L'uva può avere una forma sferica o oblunga, avvolta da una buccia che può rappresentare fino al 10% del suo peso. Questa buccia è un serbatoio di componenti essenziali come pectina, cellulosa, composti aromatici ed elementi polifenolici, in particolare tannini. La presenza di tannini, in particolare, svolge un ruolo significativo nel conferire al vino la sua struttura e le sue caratteristiche astringenti.
L'estrazione dei composti aromatici e dei polifenoli dalla buccia dell'uva è possibile attraverso la macerazione nel mosto d'uva. L'entità dell'estrazione dipende dalla durata della macerazione. Poiché questi polifenoli sono solubili in alcol (e in misura minore in acqua), le bucce delle uve rosse vengono macerate nel mosto per conferire colore, aroma e tannini ai vini rossi.
Una sostanza cerosa chiamata "pruina" ricopre la buccia dell'uva. Questa sostanza diventa più evidente nelle uve rosse a causa della sua tonalità biancastra. Su questo strato si trovano i lieviti naturali.

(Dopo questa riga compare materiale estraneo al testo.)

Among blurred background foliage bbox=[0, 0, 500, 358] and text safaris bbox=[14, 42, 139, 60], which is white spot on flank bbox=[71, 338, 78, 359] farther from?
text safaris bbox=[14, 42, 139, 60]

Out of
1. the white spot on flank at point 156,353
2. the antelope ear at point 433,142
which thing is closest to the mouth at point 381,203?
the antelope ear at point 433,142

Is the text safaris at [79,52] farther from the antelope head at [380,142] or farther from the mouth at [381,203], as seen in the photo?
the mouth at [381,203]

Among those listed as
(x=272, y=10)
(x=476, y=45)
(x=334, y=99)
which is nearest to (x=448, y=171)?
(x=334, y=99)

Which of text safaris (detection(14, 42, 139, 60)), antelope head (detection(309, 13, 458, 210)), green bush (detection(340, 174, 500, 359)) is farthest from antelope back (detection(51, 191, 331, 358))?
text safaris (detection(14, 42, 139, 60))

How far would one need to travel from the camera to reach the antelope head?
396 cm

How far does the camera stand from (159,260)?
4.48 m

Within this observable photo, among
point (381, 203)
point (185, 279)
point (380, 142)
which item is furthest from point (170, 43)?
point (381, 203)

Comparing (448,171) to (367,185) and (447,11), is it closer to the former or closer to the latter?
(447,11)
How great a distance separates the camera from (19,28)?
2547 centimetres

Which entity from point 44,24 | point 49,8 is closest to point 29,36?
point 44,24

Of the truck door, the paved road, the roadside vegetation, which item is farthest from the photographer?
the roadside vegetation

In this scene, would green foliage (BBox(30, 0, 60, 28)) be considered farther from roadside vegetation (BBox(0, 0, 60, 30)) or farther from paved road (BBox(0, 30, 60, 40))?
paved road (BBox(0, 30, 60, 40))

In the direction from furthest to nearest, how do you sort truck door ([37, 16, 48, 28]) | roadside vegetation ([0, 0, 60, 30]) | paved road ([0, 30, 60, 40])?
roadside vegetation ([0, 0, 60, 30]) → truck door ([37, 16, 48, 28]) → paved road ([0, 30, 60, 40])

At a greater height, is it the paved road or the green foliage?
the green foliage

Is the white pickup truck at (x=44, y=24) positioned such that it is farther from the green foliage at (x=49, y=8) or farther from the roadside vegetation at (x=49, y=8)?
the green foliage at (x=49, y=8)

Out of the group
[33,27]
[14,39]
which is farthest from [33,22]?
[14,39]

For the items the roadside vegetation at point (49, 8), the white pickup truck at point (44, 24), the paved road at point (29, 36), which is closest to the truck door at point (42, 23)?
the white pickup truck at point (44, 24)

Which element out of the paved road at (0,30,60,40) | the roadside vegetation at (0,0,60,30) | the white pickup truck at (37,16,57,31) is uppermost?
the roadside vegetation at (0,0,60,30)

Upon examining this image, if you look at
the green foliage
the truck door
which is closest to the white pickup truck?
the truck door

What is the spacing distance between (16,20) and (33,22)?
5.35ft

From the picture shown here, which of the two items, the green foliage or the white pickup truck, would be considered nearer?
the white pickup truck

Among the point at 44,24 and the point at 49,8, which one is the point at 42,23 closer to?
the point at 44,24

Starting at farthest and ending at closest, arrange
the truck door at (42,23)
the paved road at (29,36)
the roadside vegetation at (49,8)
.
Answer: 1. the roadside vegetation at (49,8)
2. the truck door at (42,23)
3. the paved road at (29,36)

Quando questi lieviti entrano in contatto con il mosto, attivano il processo di fermentazione alcolica. Per quanto riguarda la polpa all'interno dell'acino d'uva, si tratta prevalentemente di acqua con zuccheri, acidi, pectine, minerali, vitamine e sostanze azotate, con concentrazioni che variano nelle diverse parti dell'acino.

Per i non informati, i termini xilema e floema possono sembrare arcani. Tuttavia, sono fondamentali per lo sviluppo dell'uva. Il grappolo d'uva, essenzialmente un fiore complesso, comprende il fusto, il peduncolo, il rachide e il frutto stesso. Per prosperare, l'uva ha bisogno di sostanze nutritive essenziali. Questi nutrienti sono attinti dallo xilema, responsabile del trasporto di acqua, minerali e zuccheri dalla radice alle diverse parti della pianta, e dal floema, che gestisce il movimento dei carboidrati dalle foglie alla vite principale e al frutto.
Durante la fase iniziale della crescita, il ruolo del floema è ridotto e lo xilema si occupa della maggior parte del trasporto dei nutrienti. Tuttavia, quando il frutto inizia a maturare - fase definita "invaiatura" - il floema diventa la fonte primaria di nutrimento.
Durante la maturazione dell'uva avviene la sintesi di vari composti aromatici, che in seguito influenzeranno i sapori e gli aromi del vino. In realtà, l'uva può essere vista come un'impeccabile fabbrica biochimica della natura.